Memasuki penghujung acara, Cak Luthfi meminta Cak Taufiq untuk memimpin doa yang diawali dengan doa _Khotmil Qur’an_ karena setiap 2 pekan sekali, teman-teman pegiat SP mengkhatamkan Al-Qur’an secara berjamaah. Lalu dilanjutkan membaca Wirid Padhang Mbulan dan Wirid Hasbunallah kemudian ditutup dengan doa yang diamini secara khusyuk oleh seluruh jamaah maiyah Sulthon Penanggungan.

Sebagian teman-teman menanti waktu sahur tiba sambil melanjutkan obrolan dengan membentuk lingkaran-lingkaran sebagaimana tawaran panitia di awal acara.

Menu Nasi Campur kombinasi telur rebus dan udang goreng ditemani teh hangat menjadi menu istimewa di pagi hari menjelang Shubuh itu.

SP yang selalu bergerak dalam kesunyian dan bekerja di kesenyapan berusaha terus menerus menebar kebaikan di luar acara rutin bulanannya.

Setelah sehari sebelumnya membersamai salah satu perusahaan di Sumbersuko untuk buka bersama dan berbagi santunan dengan menghadirkan 50 anak yatim dari empat desa: Sumbersuko, Wonosunyo, Sumbergedang, dan Kepulungan. Tiga desa pertama merupakan hasil gerilya teman-teman SP dengan menghadirkan 33 anak yatim, sisanya berasal dari Desa Kepulungan.

Selasa besok (28 Mei 2019), teman-teman SP juga akan menyelenggarakan agenda tahunan yakni membagikan 25 parcel kepada kaum dhuafa dan anak yatim di Desa Sumbersuko. Data kita dapatkan dari partisipasi masyarakat maupun perangkat dusun. Kita verifikasi untuk memastikan jumlah yang diberi parcel. Mereka tidak kita undang, melainkan teman-teman SP justru hadir ke rumah-rumah mereka sehingga mereka tidak perlu keluar rumah untuk menerima parcel.

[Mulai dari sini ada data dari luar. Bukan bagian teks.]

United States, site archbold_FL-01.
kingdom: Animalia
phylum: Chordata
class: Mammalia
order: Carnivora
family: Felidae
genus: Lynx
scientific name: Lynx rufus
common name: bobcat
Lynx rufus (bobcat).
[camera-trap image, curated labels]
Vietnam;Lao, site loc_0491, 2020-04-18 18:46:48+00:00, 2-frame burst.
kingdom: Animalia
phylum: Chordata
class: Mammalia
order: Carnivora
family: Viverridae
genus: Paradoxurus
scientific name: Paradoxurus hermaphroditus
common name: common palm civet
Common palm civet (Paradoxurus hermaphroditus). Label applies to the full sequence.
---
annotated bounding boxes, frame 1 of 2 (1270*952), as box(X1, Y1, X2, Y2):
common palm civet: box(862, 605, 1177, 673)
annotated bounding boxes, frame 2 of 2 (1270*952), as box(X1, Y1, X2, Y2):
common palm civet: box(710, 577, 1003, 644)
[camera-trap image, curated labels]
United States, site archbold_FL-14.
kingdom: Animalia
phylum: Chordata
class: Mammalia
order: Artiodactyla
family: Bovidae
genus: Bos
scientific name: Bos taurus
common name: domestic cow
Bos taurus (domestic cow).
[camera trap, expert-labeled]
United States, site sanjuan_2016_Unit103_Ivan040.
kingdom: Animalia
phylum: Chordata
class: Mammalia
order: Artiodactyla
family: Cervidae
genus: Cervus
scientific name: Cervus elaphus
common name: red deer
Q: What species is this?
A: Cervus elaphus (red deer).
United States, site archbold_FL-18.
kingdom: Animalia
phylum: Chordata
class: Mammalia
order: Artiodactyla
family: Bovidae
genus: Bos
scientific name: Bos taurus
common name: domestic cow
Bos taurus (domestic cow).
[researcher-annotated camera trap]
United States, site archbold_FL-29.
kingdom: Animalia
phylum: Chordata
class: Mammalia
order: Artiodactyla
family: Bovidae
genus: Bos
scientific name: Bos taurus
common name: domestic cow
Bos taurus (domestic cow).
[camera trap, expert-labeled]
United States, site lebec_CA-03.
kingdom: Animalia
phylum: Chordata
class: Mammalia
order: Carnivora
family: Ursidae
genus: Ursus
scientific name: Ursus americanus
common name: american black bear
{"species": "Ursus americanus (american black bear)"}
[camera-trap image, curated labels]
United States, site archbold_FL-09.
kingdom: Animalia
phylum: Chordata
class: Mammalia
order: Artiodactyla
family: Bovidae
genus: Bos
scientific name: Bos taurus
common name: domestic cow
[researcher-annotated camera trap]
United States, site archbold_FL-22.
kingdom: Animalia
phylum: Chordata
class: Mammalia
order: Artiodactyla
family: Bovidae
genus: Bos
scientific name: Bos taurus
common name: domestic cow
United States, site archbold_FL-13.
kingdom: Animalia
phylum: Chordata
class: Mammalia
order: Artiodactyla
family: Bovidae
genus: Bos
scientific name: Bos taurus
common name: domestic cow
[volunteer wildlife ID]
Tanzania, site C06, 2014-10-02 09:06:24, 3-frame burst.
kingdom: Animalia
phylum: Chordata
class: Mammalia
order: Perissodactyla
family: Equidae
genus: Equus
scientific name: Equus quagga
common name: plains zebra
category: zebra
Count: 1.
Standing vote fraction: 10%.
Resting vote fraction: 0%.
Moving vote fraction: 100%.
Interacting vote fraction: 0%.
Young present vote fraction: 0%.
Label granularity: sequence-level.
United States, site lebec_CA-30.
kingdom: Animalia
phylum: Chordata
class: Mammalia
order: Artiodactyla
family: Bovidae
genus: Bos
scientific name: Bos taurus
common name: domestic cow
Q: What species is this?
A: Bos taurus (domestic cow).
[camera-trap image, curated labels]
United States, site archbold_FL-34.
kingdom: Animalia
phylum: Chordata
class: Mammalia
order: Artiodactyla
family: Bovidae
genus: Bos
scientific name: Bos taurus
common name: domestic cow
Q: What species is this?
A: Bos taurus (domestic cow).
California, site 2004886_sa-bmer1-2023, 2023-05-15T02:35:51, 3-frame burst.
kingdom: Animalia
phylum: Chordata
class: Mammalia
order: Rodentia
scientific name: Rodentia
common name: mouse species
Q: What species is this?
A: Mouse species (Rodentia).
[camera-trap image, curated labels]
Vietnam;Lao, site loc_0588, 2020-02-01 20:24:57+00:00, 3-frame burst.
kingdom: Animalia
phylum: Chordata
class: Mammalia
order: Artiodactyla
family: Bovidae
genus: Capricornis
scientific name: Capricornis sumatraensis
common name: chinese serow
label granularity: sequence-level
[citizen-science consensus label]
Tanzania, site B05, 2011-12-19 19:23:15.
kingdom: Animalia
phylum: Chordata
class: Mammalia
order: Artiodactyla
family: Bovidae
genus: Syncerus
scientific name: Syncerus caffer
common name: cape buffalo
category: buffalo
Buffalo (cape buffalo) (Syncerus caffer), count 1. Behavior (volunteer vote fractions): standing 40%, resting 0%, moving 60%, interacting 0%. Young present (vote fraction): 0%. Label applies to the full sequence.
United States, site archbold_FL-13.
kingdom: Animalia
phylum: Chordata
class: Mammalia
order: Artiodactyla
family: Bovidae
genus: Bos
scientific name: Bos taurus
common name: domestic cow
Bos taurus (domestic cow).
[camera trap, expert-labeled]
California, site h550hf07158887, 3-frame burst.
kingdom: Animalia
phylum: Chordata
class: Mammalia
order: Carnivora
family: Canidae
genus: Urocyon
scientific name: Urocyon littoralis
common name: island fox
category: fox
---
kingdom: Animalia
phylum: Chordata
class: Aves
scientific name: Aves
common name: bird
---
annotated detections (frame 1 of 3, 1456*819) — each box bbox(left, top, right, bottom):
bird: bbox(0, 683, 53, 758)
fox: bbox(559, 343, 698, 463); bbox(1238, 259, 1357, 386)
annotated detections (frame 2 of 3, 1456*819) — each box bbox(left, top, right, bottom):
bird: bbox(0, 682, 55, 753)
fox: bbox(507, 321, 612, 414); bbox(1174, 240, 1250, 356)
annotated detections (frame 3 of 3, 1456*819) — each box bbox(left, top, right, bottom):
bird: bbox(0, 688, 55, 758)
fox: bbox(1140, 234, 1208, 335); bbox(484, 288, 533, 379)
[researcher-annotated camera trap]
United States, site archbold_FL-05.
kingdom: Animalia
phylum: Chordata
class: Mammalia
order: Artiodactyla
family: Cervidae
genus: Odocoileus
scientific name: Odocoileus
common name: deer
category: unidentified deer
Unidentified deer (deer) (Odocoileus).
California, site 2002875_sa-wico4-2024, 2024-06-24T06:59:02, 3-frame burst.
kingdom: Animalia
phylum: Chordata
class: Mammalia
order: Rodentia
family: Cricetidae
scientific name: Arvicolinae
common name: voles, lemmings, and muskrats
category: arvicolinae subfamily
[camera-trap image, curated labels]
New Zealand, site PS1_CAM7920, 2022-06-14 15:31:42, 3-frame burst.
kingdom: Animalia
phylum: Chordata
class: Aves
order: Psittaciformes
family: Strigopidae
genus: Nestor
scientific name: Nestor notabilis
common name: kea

Saat ini, SP juga sedang dimintai tolong perangkat Dusun Gondang Desa Kepulungan untuk menginisiasi acara halal bihalal dengan menghadirkan Mas Noe Letto dari Jogja dan Bupati Pasuruan pasca lebaran nanti. Setelah kita koordinasi baik dengan pihak Mas Noe maupun Bupati Pasuruan, telah didapatkan tanggal pelaksanaan acara yaitu Hari Kamis, 13 Juni 2019 di depan Masjid Baiturrohmah Gondang. Bahkan untuk urusan panggung, lighting, sound system serta backdrop, panitia menyerahkan sepenuhnya kepada teman-teman SP untuk mengerjakannya.

Acara dihelat sejak pagi dengan adanya festival makanan gratis di sepanjang jalan Dusun Gondang dan puncak acara di malam hari menghadirkan Mas Noe Letto putra sulung Emha Ainun Nadjib yang punya nama asli Mas Sabrang Mowo Damar Panuluh berkolaborasi dengan Gus Irsyad Yusuf, Bupati Pasuruan diiringi Musik Sholawat Padhang Howo untuk menyemarakkan acara halal bihalal sekaligus peresmian renovasi masjid. Monggo bagi masyarakat yang luang waktunya, untuk hadir di acara tersebut.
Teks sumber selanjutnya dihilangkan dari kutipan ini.